So you’ve made your way into the gym, you’ve attired yourself in some inexpensive yet shockingly utilitarian Old Navy workout gear and you’ve decided to cue up your favorite podcast. Personally, I don’t care if you listen to something from a cast member of The Sopranos or a couple of guys who have watched Grown-Ups 2 every week for a year; I’m not here to pass judgement. All I want to do is ensure that your auditory input isn’t somehow managing to sabotage your physical output.
Are you suggesting that what I’m listening to on my headphones has a direct influence on the quality of my workout?
I’m not only suggesting it; I’m making an unqualified declaration. Several studies have proven that the nature of what you listen to can have a significant influence on your workout, ranging from the intensity of your workout to the overall duration of your training. However, virtually every study along these lines has specifically involved the influence of music on training, and what transpires when the volume, genre and tempo of the music are varied.
So if all of the studies involved music, how can the results of those studies guide our decisions with respect to listening to podcasts and other auditory intrusions?
Well, we can sagaciously select which logical deductions from these studies would still reasonably apply even if we replaced your up-tempo Dua Lipa playlist with Joe Rogan’s musings about fitness and HGH use. For example, one prominent study demonstrated that people who listened to music were more likely to extend the lengths of their workouts and train for longer durations than people who listened to nothing at all. The conclusion reached by the researchers was that the decision to extend exercise time had less to do with the specific nature of the music — or even the fact that it was music at all, per se — and had far more to do with the fact that listening to something you like renders you more inclined to prolong whatever activity engenders an opportunity keep listening.
In fact, this also seems to be supported by the conclusions of other studies suggesting that endurance trainees are the most likely athletes to benefit from having the opportunity to listen to enjoyable content during their workouts. Indefinitely extending a weightlifting session, which is usually capable of taxing and tearing down the targeted muscle groups in 30 minutes or less, is of far less value than protracting a round of steady-state cardio by a further 20 minutes, and potentially burning 200 to 300 more calories.

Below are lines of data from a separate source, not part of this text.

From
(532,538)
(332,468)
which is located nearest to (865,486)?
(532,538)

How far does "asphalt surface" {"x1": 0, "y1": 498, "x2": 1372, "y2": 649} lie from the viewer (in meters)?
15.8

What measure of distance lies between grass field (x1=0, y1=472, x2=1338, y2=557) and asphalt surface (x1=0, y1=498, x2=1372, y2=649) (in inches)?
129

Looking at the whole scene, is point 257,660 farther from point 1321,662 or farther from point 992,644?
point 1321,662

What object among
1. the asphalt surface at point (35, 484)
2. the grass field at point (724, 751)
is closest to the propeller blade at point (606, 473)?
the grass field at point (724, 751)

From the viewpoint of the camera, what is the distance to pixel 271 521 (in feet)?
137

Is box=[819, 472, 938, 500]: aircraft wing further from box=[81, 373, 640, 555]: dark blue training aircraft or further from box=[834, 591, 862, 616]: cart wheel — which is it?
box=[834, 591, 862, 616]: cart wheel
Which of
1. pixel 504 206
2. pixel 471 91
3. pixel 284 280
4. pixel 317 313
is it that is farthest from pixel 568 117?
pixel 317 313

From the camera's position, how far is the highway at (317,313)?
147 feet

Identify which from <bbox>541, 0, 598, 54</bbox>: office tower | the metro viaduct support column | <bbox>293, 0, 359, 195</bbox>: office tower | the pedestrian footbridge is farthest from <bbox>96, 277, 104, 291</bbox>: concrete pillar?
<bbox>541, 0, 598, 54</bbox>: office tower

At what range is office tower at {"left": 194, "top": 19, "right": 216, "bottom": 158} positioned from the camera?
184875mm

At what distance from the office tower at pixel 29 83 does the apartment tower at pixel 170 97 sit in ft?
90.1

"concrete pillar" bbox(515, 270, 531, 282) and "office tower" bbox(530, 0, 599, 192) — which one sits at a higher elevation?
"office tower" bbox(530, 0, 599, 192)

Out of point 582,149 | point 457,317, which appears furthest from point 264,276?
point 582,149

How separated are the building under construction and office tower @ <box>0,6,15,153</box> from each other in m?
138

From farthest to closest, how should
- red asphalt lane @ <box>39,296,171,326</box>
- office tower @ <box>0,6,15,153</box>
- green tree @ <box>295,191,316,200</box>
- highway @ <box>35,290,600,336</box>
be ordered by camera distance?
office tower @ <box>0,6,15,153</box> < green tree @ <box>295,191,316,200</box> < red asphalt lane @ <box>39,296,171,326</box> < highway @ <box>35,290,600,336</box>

That’s cool. It doesn’t sound like there would be any drawbacks to listening to podcasts while I train.
Don’t get carried away. Since we’re already making logical deductions based on studies that explore the connections between fitness training and music use, another finding that would apply to a predilection for podcasts is that listening to music is distracting to the listener, and leads to a loss of coordination during training sessions, and potentially an increased number of injurious accidents.
That said, provided that you aren’t a notably fragile individual, an occasional stumble or misstep won’t prove disastrous — not to mention, it’s a relatively small price to pay for the sake of ensuring an optimal caloric burn at the conclusion of every workout. Or in practical terms: Carry on, Michael Imperoli.